High Court, which has refused other libel cases against Crown Prosecution Services for listing charges, agreed to hear Bukovsky’s case.
At first, the court refused to place the libel hearing ahead of the criminal trial’s May date, prompting Bukovsky to go on an old-fashioned dissident hunger strike to no avail. But in May, the criminal trial was adjourned to December 2016. That places it after the libel hearing, and provides ample time to perform computer forensics on Bukovsky’s laptop to determine if it was hacked.
CPS is expected to be unrepentant. A victory will reprimand CPS, but more important, a judgment that CPS published a libelous document will publicly raise the question of whether a trove of abhorrent content, found on a man of lifelong integrity’s laptop, might simply be more clever provokatsia for a writer than poisoning him.
CPS was, indeed, unrepentant. What do you make of its legal reasoning? I find it outrageous: No, the public at large doesn’t know that “making indecent images” might have a special legal meaning, nor do they assume it. The first thing everyone with whom I’ve discussed this has said is, “Yes, but he didn’t just have them on his computer — he was charged with making them.” When I show them the statute in question and point out that the term compasses “having the file on your computer,” they’re astonished.

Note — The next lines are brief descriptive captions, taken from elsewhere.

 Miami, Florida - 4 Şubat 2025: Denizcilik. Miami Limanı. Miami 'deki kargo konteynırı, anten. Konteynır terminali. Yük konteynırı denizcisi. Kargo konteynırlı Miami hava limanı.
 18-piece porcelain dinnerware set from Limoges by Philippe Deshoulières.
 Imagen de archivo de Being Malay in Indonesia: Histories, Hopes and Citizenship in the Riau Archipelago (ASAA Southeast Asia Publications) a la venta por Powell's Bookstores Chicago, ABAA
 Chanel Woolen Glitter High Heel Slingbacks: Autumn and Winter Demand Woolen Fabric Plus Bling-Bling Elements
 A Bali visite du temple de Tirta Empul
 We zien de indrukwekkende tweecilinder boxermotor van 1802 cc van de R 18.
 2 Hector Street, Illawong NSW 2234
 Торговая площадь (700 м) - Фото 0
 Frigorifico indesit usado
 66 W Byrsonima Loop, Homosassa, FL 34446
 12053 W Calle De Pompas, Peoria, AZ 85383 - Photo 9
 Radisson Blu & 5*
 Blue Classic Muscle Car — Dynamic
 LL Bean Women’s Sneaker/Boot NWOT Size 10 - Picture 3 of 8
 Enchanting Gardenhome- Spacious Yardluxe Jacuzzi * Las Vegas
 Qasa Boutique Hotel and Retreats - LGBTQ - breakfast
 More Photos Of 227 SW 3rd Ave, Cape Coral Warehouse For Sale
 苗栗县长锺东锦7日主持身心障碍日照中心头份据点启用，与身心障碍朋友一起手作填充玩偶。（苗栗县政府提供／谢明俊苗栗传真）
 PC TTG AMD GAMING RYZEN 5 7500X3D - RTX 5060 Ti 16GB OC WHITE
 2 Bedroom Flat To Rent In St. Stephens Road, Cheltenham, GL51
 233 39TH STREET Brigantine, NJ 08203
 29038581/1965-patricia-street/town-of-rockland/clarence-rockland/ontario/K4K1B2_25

Here’s the full text of the ruling, which includes such passages as this:
- The phrase “making [a] photograph” is in any event not one that ordinary people would readily recognise as a description of pressing the button on a camera. It looks like technical usage, not everyday language. Mr Callus argues that some professional photographers use such language to describe what they do. I am sure that is so. But that does not help one decide what the ordinary reader would take away from the use of the term to describe a criminal charge against Mr Bukovsky. In my view, this unusual use of language would put the ordinary reader on guard.
- Everybody knows that the process of making, that is creating or producing, a photograph can involve a wide range of activities. A person “makes” a photograph if they develop it from film, for example, or if they participate in the process of printing it from a digital image. There is nothing in the Charging Announcement to indicate that in levelling this charge at this defendant the CPS were alleging any particular role, or adopting any particular meaning of “making”, limited to or involving the physical presence of the defendant at the indecent scene in the guise of photographer. In my judgment the reasonable reader, not avid for scandal, would not infer that this is what the CPS was alleging. It would not be naïve for a reader to say to themselves or another that it was clear from the Charging Announcement that the CPS was alleging some form of participation in the creation of an indecent photograph, but unclear precisely what the factual allegation was. It is possible, I suppose, that some reader might think that Mr Bukovsky played the role of the photographer. But that would represent supposition or speculation. There is nothing in the wording to justify the conclusion that this was the CPS’s case. At best it would represent a “strained, forced or unreasonable” interpretation of the Announcement.
Do you think it’s a “strained, forced or unreasonable” interpretation of the phrase? Empirically, I’ve tested it: One hundred percent of the people I’ve asked, even after I’ve explained the case, say, “Yes, but he didn’t just have photos — he made them.” Everyone I’ve asked understands that photos may readily be planted on a computer, and are particularly apt to be planted on your computer if you’re an enemy of Vladimir Putin. But once they see the word “made,” they think, “Oh, there must be a fire with that smoke.”